Il a ajouté que le gouvernement ferait «un effort sincère pour écouter, consulter et proposer des accommodements dans les cas où ces solutions sont possibles», ce qui ne signifie pas que les communautés autochtones opposées au projet auront le pouvoir d’y mettre fin.

«Nous comprenons également qu’il existe encore des groupes qui s’opposeront à ce projet, a déclaré le ministre Sohi. C’est bien. C’est leur droit de le faire. Mais cela ne signifie pas que si nous remplissons notre obligation constitutionnelle, ces groupes peuvent pour autant bénéficier d’un droit de veto pour arrêter ce projet.»

Un exercice de prise de notes

La cour a constaté que, bien que le gouvernement ait passé plusieurs mois en 2016 à rencontrer les communautés autochtones touchées par l’oléoduc, ces consultations étaient en grande partie des exercices de prise de notes. Le gouvernement n’a rien fait pour répondre aux préoccupations exprimées, selon le tribunal.

Greenpeace croit qu’Ottawa n’entend toujours pas les inquiétudes soulevées par le projet Trans Mountain.

«Tout au long de ce processus, le gouvernement Trudeau a écouté, mais n’a jamais considéré ni accepté les inquiétudes légitimes provenant des nations autochtones quant aux impacts négatifs que le projet Trans Mountain aurait sur leur communauté, a affirmé Patrick Bonin, responsable de la campagne Climat-Énergie avec Greenpeace Canada, dans un communiqué publié mercredi. Est-ce que le gouvernement est prêt à accepter un refus de la part des Premières Nations? Si la réponse est non, cela signifie qu’on assiste encore à un semblant de consultation dont la conclusion est écrite d’avance.»

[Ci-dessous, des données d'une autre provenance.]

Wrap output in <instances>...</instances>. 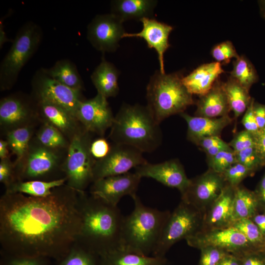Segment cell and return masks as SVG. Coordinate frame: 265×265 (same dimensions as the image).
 <instances>
[{
  "label": "cell",
  "instance_id": "obj_23",
  "mask_svg": "<svg viewBox=\"0 0 265 265\" xmlns=\"http://www.w3.org/2000/svg\"><path fill=\"white\" fill-rule=\"evenodd\" d=\"M223 72L221 63L216 61L206 63L183 77L182 81L191 94L201 96L211 90Z\"/></svg>",
  "mask_w": 265,
  "mask_h": 265
},
{
  "label": "cell",
  "instance_id": "obj_34",
  "mask_svg": "<svg viewBox=\"0 0 265 265\" xmlns=\"http://www.w3.org/2000/svg\"><path fill=\"white\" fill-rule=\"evenodd\" d=\"M230 75V77L248 90L253 84L259 80V76L254 66L243 55L234 61L233 68Z\"/></svg>",
  "mask_w": 265,
  "mask_h": 265
},
{
  "label": "cell",
  "instance_id": "obj_51",
  "mask_svg": "<svg viewBox=\"0 0 265 265\" xmlns=\"http://www.w3.org/2000/svg\"><path fill=\"white\" fill-rule=\"evenodd\" d=\"M253 112L259 130L265 127V104L254 101Z\"/></svg>",
  "mask_w": 265,
  "mask_h": 265
},
{
  "label": "cell",
  "instance_id": "obj_25",
  "mask_svg": "<svg viewBox=\"0 0 265 265\" xmlns=\"http://www.w3.org/2000/svg\"><path fill=\"white\" fill-rule=\"evenodd\" d=\"M158 3L155 0H114L110 2V13L122 22L153 18Z\"/></svg>",
  "mask_w": 265,
  "mask_h": 265
},
{
  "label": "cell",
  "instance_id": "obj_8",
  "mask_svg": "<svg viewBox=\"0 0 265 265\" xmlns=\"http://www.w3.org/2000/svg\"><path fill=\"white\" fill-rule=\"evenodd\" d=\"M91 133L85 129L70 140L62 170L66 185L79 192L93 182V170L96 161L91 152Z\"/></svg>",
  "mask_w": 265,
  "mask_h": 265
},
{
  "label": "cell",
  "instance_id": "obj_54",
  "mask_svg": "<svg viewBox=\"0 0 265 265\" xmlns=\"http://www.w3.org/2000/svg\"><path fill=\"white\" fill-rule=\"evenodd\" d=\"M10 13H7V14L4 16L0 18V49H1L5 43L11 42H12V40L10 39L6 36V32L4 29L3 22L4 20L6 17L9 15Z\"/></svg>",
  "mask_w": 265,
  "mask_h": 265
},
{
  "label": "cell",
  "instance_id": "obj_56",
  "mask_svg": "<svg viewBox=\"0 0 265 265\" xmlns=\"http://www.w3.org/2000/svg\"><path fill=\"white\" fill-rule=\"evenodd\" d=\"M260 13L263 19L265 20V0L258 1Z\"/></svg>",
  "mask_w": 265,
  "mask_h": 265
},
{
  "label": "cell",
  "instance_id": "obj_19",
  "mask_svg": "<svg viewBox=\"0 0 265 265\" xmlns=\"http://www.w3.org/2000/svg\"><path fill=\"white\" fill-rule=\"evenodd\" d=\"M140 21L142 24V28L140 32L133 33L126 32L123 38L137 37L144 40L149 48L154 49L156 51L159 71L161 73H165L164 54L170 46L169 36L173 28L171 26L154 18H145Z\"/></svg>",
  "mask_w": 265,
  "mask_h": 265
},
{
  "label": "cell",
  "instance_id": "obj_50",
  "mask_svg": "<svg viewBox=\"0 0 265 265\" xmlns=\"http://www.w3.org/2000/svg\"><path fill=\"white\" fill-rule=\"evenodd\" d=\"M261 211L265 212V172L254 191Z\"/></svg>",
  "mask_w": 265,
  "mask_h": 265
},
{
  "label": "cell",
  "instance_id": "obj_4",
  "mask_svg": "<svg viewBox=\"0 0 265 265\" xmlns=\"http://www.w3.org/2000/svg\"><path fill=\"white\" fill-rule=\"evenodd\" d=\"M132 198L134 209L123 219L121 249L149 256L154 251L170 212L145 206L136 195Z\"/></svg>",
  "mask_w": 265,
  "mask_h": 265
},
{
  "label": "cell",
  "instance_id": "obj_5",
  "mask_svg": "<svg viewBox=\"0 0 265 265\" xmlns=\"http://www.w3.org/2000/svg\"><path fill=\"white\" fill-rule=\"evenodd\" d=\"M180 73H161L157 70L150 78L146 87L147 106L156 121L181 114L194 102L183 83Z\"/></svg>",
  "mask_w": 265,
  "mask_h": 265
},
{
  "label": "cell",
  "instance_id": "obj_6",
  "mask_svg": "<svg viewBox=\"0 0 265 265\" xmlns=\"http://www.w3.org/2000/svg\"><path fill=\"white\" fill-rule=\"evenodd\" d=\"M67 152L44 146L33 136L24 157L14 162L17 181H51L65 177L62 167Z\"/></svg>",
  "mask_w": 265,
  "mask_h": 265
},
{
  "label": "cell",
  "instance_id": "obj_39",
  "mask_svg": "<svg viewBox=\"0 0 265 265\" xmlns=\"http://www.w3.org/2000/svg\"><path fill=\"white\" fill-rule=\"evenodd\" d=\"M235 153L237 162L241 164L255 172L263 167L255 146Z\"/></svg>",
  "mask_w": 265,
  "mask_h": 265
},
{
  "label": "cell",
  "instance_id": "obj_13",
  "mask_svg": "<svg viewBox=\"0 0 265 265\" xmlns=\"http://www.w3.org/2000/svg\"><path fill=\"white\" fill-rule=\"evenodd\" d=\"M147 162L143 153L139 150L128 145L112 143L107 154L95 161L93 170V182L128 173L131 169Z\"/></svg>",
  "mask_w": 265,
  "mask_h": 265
},
{
  "label": "cell",
  "instance_id": "obj_1",
  "mask_svg": "<svg viewBox=\"0 0 265 265\" xmlns=\"http://www.w3.org/2000/svg\"><path fill=\"white\" fill-rule=\"evenodd\" d=\"M79 191L67 185L44 197L5 192L0 199V243L10 256L60 261L81 228Z\"/></svg>",
  "mask_w": 265,
  "mask_h": 265
},
{
  "label": "cell",
  "instance_id": "obj_16",
  "mask_svg": "<svg viewBox=\"0 0 265 265\" xmlns=\"http://www.w3.org/2000/svg\"><path fill=\"white\" fill-rule=\"evenodd\" d=\"M76 117L85 130L100 137L110 129L114 118L107 99L98 93L79 103Z\"/></svg>",
  "mask_w": 265,
  "mask_h": 265
},
{
  "label": "cell",
  "instance_id": "obj_11",
  "mask_svg": "<svg viewBox=\"0 0 265 265\" xmlns=\"http://www.w3.org/2000/svg\"><path fill=\"white\" fill-rule=\"evenodd\" d=\"M40 120L37 103L31 95L16 92L0 101V126L5 134L20 128L36 125Z\"/></svg>",
  "mask_w": 265,
  "mask_h": 265
},
{
  "label": "cell",
  "instance_id": "obj_33",
  "mask_svg": "<svg viewBox=\"0 0 265 265\" xmlns=\"http://www.w3.org/2000/svg\"><path fill=\"white\" fill-rule=\"evenodd\" d=\"M41 122V126L35 132L34 137L40 143L48 147L67 151L70 145V140L51 124L45 122Z\"/></svg>",
  "mask_w": 265,
  "mask_h": 265
},
{
  "label": "cell",
  "instance_id": "obj_7",
  "mask_svg": "<svg viewBox=\"0 0 265 265\" xmlns=\"http://www.w3.org/2000/svg\"><path fill=\"white\" fill-rule=\"evenodd\" d=\"M41 27L33 22L23 25L18 30L8 52L0 64V89H11L19 74L37 51L42 39Z\"/></svg>",
  "mask_w": 265,
  "mask_h": 265
},
{
  "label": "cell",
  "instance_id": "obj_49",
  "mask_svg": "<svg viewBox=\"0 0 265 265\" xmlns=\"http://www.w3.org/2000/svg\"><path fill=\"white\" fill-rule=\"evenodd\" d=\"M226 144L227 143L222 140L219 136H211L201 139L195 144L205 151L214 146L224 145Z\"/></svg>",
  "mask_w": 265,
  "mask_h": 265
},
{
  "label": "cell",
  "instance_id": "obj_38",
  "mask_svg": "<svg viewBox=\"0 0 265 265\" xmlns=\"http://www.w3.org/2000/svg\"><path fill=\"white\" fill-rule=\"evenodd\" d=\"M255 172L241 164L236 162L227 169L222 174L229 185L236 187L246 178L253 175Z\"/></svg>",
  "mask_w": 265,
  "mask_h": 265
},
{
  "label": "cell",
  "instance_id": "obj_43",
  "mask_svg": "<svg viewBox=\"0 0 265 265\" xmlns=\"http://www.w3.org/2000/svg\"><path fill=\"white\" fill-rule=\"evenodd\" d=\"M15 166L10 158L0 160V182L5 188L16 182Z\"/></svg>",
  "mask_w": 265,
  "mask_h": 265
},
{
  "label": "cell",
  "instance_id": "obj_28",
  "mask_svg": "<svg viewBox=\"0 0 265 265\" xmlns=\"http://www.w3.org/2000/svg\"><path fill=\"white\" fill-rule=\"evenodd\" d=\"M46 70L51 77L64 85L80 91L84 90L83 82L77 67L70 60H58Z\"/></svg>",
  "mask_w": 265,
  "mask_h": 265
},
{
  "label": "cell",
  "instance_id": "obj_52",
  "mask_svg": "<svg viewBox=\"0 0 265 265\" xmlns=\"http://www.w3.org/2000/svg\"><path fill=\"white\" fill-rule=\"evenodd\" d=\"M258 227L259 230L265 237V212H260L250 218Z\"/></svg>",
  "mask_w": 265,
  "mask_h": 265
},
{
  "label": "cell",
  "instance_id": "obj_18",
  "mask_svg": "<svg viewBox=\"0 0 265 265\" xmlns=\"http://www.w3.org/2000/svg\"><path fill=\"white\" fill-rule=\"evenodd\" d=\"M134 172L141 178H152L164 186L177 188L181 196L190 184L183 165L176 159L155 164L147 162L135 168Z\"/></svg>",
  "mask_w": 265,
  "mask_h": 265
},
{
  "label": "cell",
  "instance_id": "obj_26",
  "mask_svg": "<svg viewBox=\"0 0 265 265\" xmlns=\"http://www.w3.org/2000/svg\"><path fill=\"white\" fill-rule=\"evenodd\" d=\"M119 74L116 67L103 57L91 75V81L97 93L106 99L116 96L119 91Z\"/></svg>",
  "mask_w": 265,
  "mask_h": 265
},
{
  "label": "cell",
  "instance_id": "obj_3",
  "mask_svg": "<svg viewBox=\"0 0 265 265\" xmlns=\"http://www.w3.org/2000/svg\"><path fill=\"white\" fill-rule=\"evenodd\" d=\"M159 124L147 106L125 103L114 116L109 137L113 143L152 152L162 142Z\"/></svg>",
  "mask_w": 265,
  "mask_h": 265
},
{
  "label": "cell",
  "instance_id": "obj_24",
  "mask_svg": "<svg viewBox=\"0 0 265 265\" xmlns=\"http://www.w3.org/2000/svg\"><path fill=\"white\" fill-rule=\"evenodd\" d=\"M196 116L218 118L228 115L231 111L223 87V82L218 79L211 90L200 96L196 103Z\"/></svg>",
  "mask_w": 265,
  "mask_h": 265
},
{
  "label": "cell",
  "instance_id": "obj_31",
  "mask_svg": "<svg viewBox=\"0 0 265 265\" xmlns=\"http://www.w3.org/2000/svg\"><path fill=\"white\" fill-rule=\"evenodd\" d=\"M260 211V206L254 191L240 185L235 188L233 203L234 221L242 218H251Z\"/></svg>",
  "mask_w": 265,
  "mask_h": 265
},
{
  "label": "cell",
  "instance_id": "obj_40",
  "mask_svg": "<svg viewBox=\"0 0 265 265\" xmlns=\"http://www.w3.org/2000/svg\"><path fill=\"white\" fill-rule=\"evenodd\" d=\"M212 55L216 62L223 64H228L232 58L237 59L239 56L230 41H226L215 46L212 49Z\"/></svg>",
  "mask_w": 265,
  "mask_h": 265
},
{
  "label": "cell",
  "instance_id": "obj_20",
  "mask_svg": "<svg viewBox=\"0 0 265 265\" xmlns=\"http://www.w3.org/2000/svg\"><path fill=\"white\" fill-rule=\"evenodd\" d=\"M36 102L41 122H47L58 129L70 141L84 130L74 115L61 106L46 101Z\"/></svg>",
  "mask_w": 265,
  "mask_h": 265
},
{
  "label": "cell",
  "instance_id": "obj_30",
  "mask_svg": "<svg viewBox=\"0 0 265 265\" xmlns=\"http://www.w3.org/2000/svg\"><path fill=\"white\" fill-rule=\"evenodd\" d=\"M223 87L231 111L236 120L245 112L253 98L249 95V90L230 77L223 82Z\"/></svg>",
  "mask_w": 265,
  "mask_h": 265
},
{
  "label": "cell",
  "instance_id": "obj_21",
  "mask_svg": "<svg viewBox=\"0 0 265 265\" xmlns=\"http://www.w3.org/2000/svg\"><path fill=\"white\" fill-rule=\"evenodd\" d=\"M235 188L228 184L204 214L202 231L231 227Z\"/></svg>",
  "mask_w": 265,
  "mask_h": 265
},
{
  "label": "cell",
  "instance_id": "obj_41",
  "mask_svg": "<svg viewBox=\"0 0 265 265\" xmlns=\"http://www.w3.org/2000/svg\"><path fill=\"white\" fill-rule=\"evenodd\" d=\"M198 265H218L223 258L229 254L221 249L212 246L201 248Z\"/></svg>",
  "mask_w": 265,
  "mask_h": 265
},
{
  "label": "cell",
  "instance_id": "obj_12",
  "mask_svg": "<svg viewBox=\"0 0 265 265\" xmlns=\"http://www.w3.org/2000/svg\"><path fill=\"white\" fill-rule=\"evenodd\" d=\"M188 245L200 249L207 246L221 249L239 258L256 249L236 228L230 227L201 231L186 239Z\"/></svg>",
  "mask_w": 265,
  "mask_h": 265
},
{
  "label": "cell",
  "instance_id": "obj_14",
  "mask_svg": "<svg viewBox=\"0 0 265 265\" xmlns=\"http://www.w3.org/2000/svg\"><path fill=\"white\" fill-rule=\"evenodd\" d=\"M181 200L191 205L203 214L219 197L228 185L222 174L210 169L192 179Z\"/></svg>",
  "mask_w": 265,
  "mask_h": 265
},
{
  "label": "cell",
  "instance_id": "obj_42",
  "mask_svg": "<svg viewBox=\"0 0 265 265\" xmlns=\"http://www.w3.org/2000/svg\"><path fill=\"white\" fill-rule=\"evenodd\" d=\"M228 144L235 153L238 152L255 146V137L252 133L244 130L237 133Z\"/></svg>",
  "mask_w": 265,
  "mask_h": 265
},
{
  "label": "cell",
  "instance_id": "obj_36",
  "mask_svg": "<svg viewBox=\"0 0 265 265\" xmlns=\"http://www.w3.org/2000/svg\"><path fill=\"white\" fill-rule=\"evenodd\" d=\"M240 232L257 250H263L265 237L250 218L235 220L232 226Z\"/></svg>",
  "mask_w": 265,
  "mask_h": 265
},
{
  "label": "cell",
  "instance_id": "obj_22",
  "mask_svg": "<svg viewBox=\"0 0 265 265\" xmlns=\"http://www.w3.org/2000/svg\"><path fill=\"white\" fill-rule=\"evenodd\" d=\"M180 115L187 124L188 140L195 144L205 137L219 136L223 129L233 121V119L229 115L218 118H208L192 116L185 112L181 113Z\"/></svg>",
  "mask_w": 265,
  "mask_h": 265
},
{
  "label": "cell",
  "instance_id": "obj_9",
  "mask_svg": "<svg viewBox=\"0 0 265 265\" xmlns=\"http://www.w3.org/2000/svg\"><path fill=\"white\" fill-rule=\"evenodd\" d=\"M203 217L202 212L181 200L167 219L153 256L165 257L166 253L175 243L201 231Z\"/></svg>",
  "mask_w": 265,
  "mask_h": 265
},
{
  "label": "cell",
  "instance_id": "obj_55",
  "mask_svg": "<svg viewBox=\"0 0 265 265\" xmlns=\"http://www.w3.org/2000/svg\"><path fill=\"white\" fill-rule=\"evenodd\" d=\"M9 148L6 140H0V160L9 159L10 158Z\"/></svg>",
  "mask_w": 265,
  "mask_h": 265
},
{
  "label": "cell",
  "instance_id": "obj_45",
  "mask_svg": "<svg viewBox=\"0 0 265 265\" xmlns=\"http://www.w3.org/2000/svg\"><path fill=\"white\" fill-rule=\"evenodd\" d=\"M254 101L255 100L253 98L250 105L245 111L241 121L245 130L251 132L254 135H256L260 130L253 112V103Z\"/></svg>",
  "mask_w": 265,
  "mask_h": 265
},
{
  "label": "cell",
  "instance_id": "obj_47",
  "mask_svg": "<svg viewBox=\"0 0 265 265\" xmlns=\"http://www.w3.org/2000/svg\"><path fill=\"white\" fill-rule=\"evenodd\" d=\"M240 259L241 265H265V251L263 250L251 251Z\"/></svg>",
  "mask_w": 265,
  "mask_h": 265
},
{
  "label": "cell",
  "instance_id": "obj_2",
  "mask_svg": "<svg viewBox=\"0 0 265 265\" xmlns=\"http://www.w3.org/2000/svg\"><path fill=\"white\" fill-rule=\"evenodd\" d=\"M81 228L77 243L98 256L121 249L124 216L111 205L85 191L79 192Z\"/></svg>",
  "mask_w": 265,
  "mask_h": 265
},
{
  "label": "cell",
  "instance_id": "obj_48",
  "mask_svg": "<svg viewBox=\"0 0 265 265\" xmlns=\"http://www.w3.org/2000/svg\"><path fill=\"white\" fill-rule=\"evenodd\" d=\"M255 147L263 167H265V127L254 135Z\"/></svg>",
  "mask_w": 265,
  "mask_h": 265
},
{
  "label": "cell",
  "instance_id": "obj_15",
  "mask_svg": "<svg viewBox=\"0 0 265 265\" xmlns=\"http://www.w3.org/2000/svg\"><path fill=\"white\" fill-rule=\"evenodd\" d=\"M123 23L111 13L97 15L87 26V38L96 50L114 52L126 33Z\"/></svg>",
  "mask_w": 265,
  "mask_h": 265
},
{
  "label": "cell",
  "instance_id": "obj_17",
  "mask_svg": "<svg viewBox=\"0 0 265 265\" xmlns=\"http://www.w3.org/2000/svg\"><path fill=\"white\" fill-rule=\"evenodd\" d=\"M141 178L134 172L109 176L93 182L89 193L106 203L117 206L126 195L135 196Z\"/></svg>",
  "mask_w": 265,
  "mask_h": 265
},
{
  "label": "cell",
  "instance_id": "obj_37",
  "mask_svg": "<svg viewBox=\"0 0 265 265\" xmlns=\"http://www.w3.org/2000/svg\"><path fill=\"white\" fill-rule=\"evenodd\" d=\"M236 162V153L231 147L208 159L209 169L219 174H223Z\"/></svg>",
  "mask_w": 265,
  "mask_h": 265
},
{
  "label": "cell",
  "instance_id": "obj_10",
  "mask_svg": "<svg viewBox=\"0 0 265 265\" xmlns=\"http://www.w3.org/2000/svg\"><path fill=\"white\" fill-rule=\"evenodd\" d=\"M31 86V95L35 100L60 106L75 117L79 103L84 100L82 91L73 89L53 79L47 73L46 68H41L35 73Z\"/></svg>",
  "mask_w": 265,
  "mask_h": 265
},
{
  "label": "cell",
  "instance_id": "obj_44",
  "mask_svg": "<svg viewBox=\"0 0 265 265\" xmlns=\"http://www.w3.org/2000/svg\"><path fill=\"white\" fill-rule=\"evenodd\" d=\"M110 145L106 139L100 137L93 140L91 144V152L92 156L96 160L105 157L110 150Z\"/></svg>",
  "mask_w": 265,
  "mask_h": 265
},
{
  "label": "cell",
  "instance_id": "obj_35",
  "mask_svg": "<svg viewBox=\"0 0 265 265\" xmlns=\"http://www.w3.org/2000/svg\"><path fill=\"white\" fill-rule=\"evenodd\" d=\"M59 265H100L98 255L76 243Z\"/></svg>",
  "mask_w": 265,
  "mask_h": 265
},
{
  "label": "cell",
  "instance_id": "obj_57",
  "mask_svg": "<svg viewBox=\"0 0 265 265\" xmlns=\"http://www.w3.org/2000/svg\"><path fill=\"white\" fill-rule=\"evenodd\" d=\"M263 250L265 251V241H264V245L263 247Z\"/></svg>",
  "mask_w": 265,
  "mask_h": 265
},
{
  "label": "cell",
  "instance_id": "obj_29",
  "mask_svg": "<svg viewBox=\"0 0 265 265\" xmlns=\"http://www.w3.org/2000/svg\"><path fill=\"white\" fill-rule=\"evenodd\" d=\"M66 177L51 181H16L6 188L5 192L20 193L33 197H44L50 195L53 188L66 184Z\"/></svg>",
  "mask_w": 265,
  "mask_h": 265
},
{
  "label": "cell",
  "instance_id": "obj_32",
  "mask_svg": "<svg viewBox=\"0 0 265 265\" xmlns=\"http://www.w3.org/2000/svg\"><path fill=\"white\" fill-rule=\"evenodd\" d=\"M35 132V125H32L12 130L5 134L9 150L16 157L14 162L20 161L25 155Z\"/></svg>",
  "mask_w": 265,
  "mask_h": 265
},
{
  "label": "cell",
  "instance_id": "obj_27",
  "mask_svg": "<svg viewBox=\"0 0 265 265\" xmlns=\"http://www.w3.org/2000/svg\"><path fill=\"white\" fill-rule=\"evenodd\" d=\"M100 265H167L165 257L145 256L117 249L99 256Z\"/></svg>",
  "mask_w": 265,
  "mask_h": 265
},
{
  "label": "cell",
  "instance_id": "obj_46",
  "mask_svg": "<svg viewBox=\"0 0 265 265\" xmlns=\"http://www.w3.org/2000/svg\"><path fill=\"white\" fill-rule=\"evenodd\" d=\"M10 256L2 265H46L43 257Z\"/></svg>",
  "mask_w": 265,
  "mask_h": 265
},
{
  "label": "cell",
  "instance_id": "obj_53",
  "mask_svg": "<svg viewBox=\"0 0 265 265\" xmlns=\"http://www.w3.org/2000/svg\"><path fill=\"white\" fill-rule=\"evenodd\" d=\"M218 265H241L240 259L238 257L228 254L220 262Z\"/></svg>",
  "mask_w": 265,
  "mask_h": 265
}]
</instances>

Le projet d’élargissement de l’oléoduc Trans Mountain, qui vise à tripler sa capacité entre Edmonton et Burnaby, en Colombie-Britannique, est en suspens alors qu’Ottawa tente de se plier aux exigences de la cour concernant la consultation des communautés autochtones, et de prendre en compte l’impact environnemental de la multiplication des pétroliers au large de la côte Colombie-Britannique, ce qui pourrait notamment nuire aux épaulards dans la mer des Salish.

Certaines communautés autochtones de la côte de la Colombie-Britannique s’opposent farouchement aux nouveaux projets énergétiques qui touchent leur territoire traditionnel. Ils s’inquiètent du risque accru de déversements d’hydrocarbures et du peu de connaissances dont on dispose sur la manière dont le bitume dilué transporté par l’oléoduc se comportera une fois dans la mer.

Le juge Iacobucci a siégé à la Cour suprême de 1991 jusqu’à son départ à la retraite en 2004.